Every day, as I read the news and wade through a hundred campaign emails, I get the feeling that the Democratic establishment isn't nearly as scared as they want us to be.
This scenario is different from this election year in the US because exposing the lie about the Emperor's New Clothes would mainly draw in voters from the Left. In the US today, there are 4 lies which, if debunked, would help the Democrats attract voters in the Center. I have some words to say about attracting voters from the Left, mainly of the "I wish I knew how" variety.
The Centrist vote is very much out there, but the Democrats are going after them the wrong way. Two of the lies I discuss are of long standing; and I get a strong impression that the Democratic Party Establishment is afraid to tackle them, perhaps because they'd be too successful.
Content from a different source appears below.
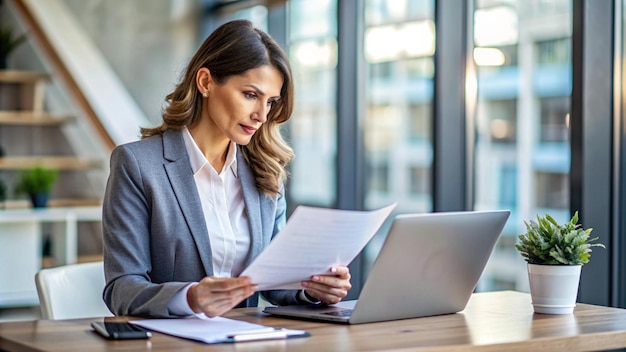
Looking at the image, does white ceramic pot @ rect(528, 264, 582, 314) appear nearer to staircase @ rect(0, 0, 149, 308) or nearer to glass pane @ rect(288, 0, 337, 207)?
glass pane @ rect(288, 0, 337, 207)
The other pair I'm including because the lies do shift votes, and I have a suggested counternarrative for each.
The Liberal Media Bias lie.
For 44 years, I've been listening to the Republicans whine about the liberally biased media.
For 44 years, I've been watching the Republicans act with the perfect assurance the media had their backs.
Something I haven't witnessed in all that time is for a Democrat in a leadership position point out that cognitive dissonance: that either the Republicans know it's a lie or they're masochistically begging to be humiliated.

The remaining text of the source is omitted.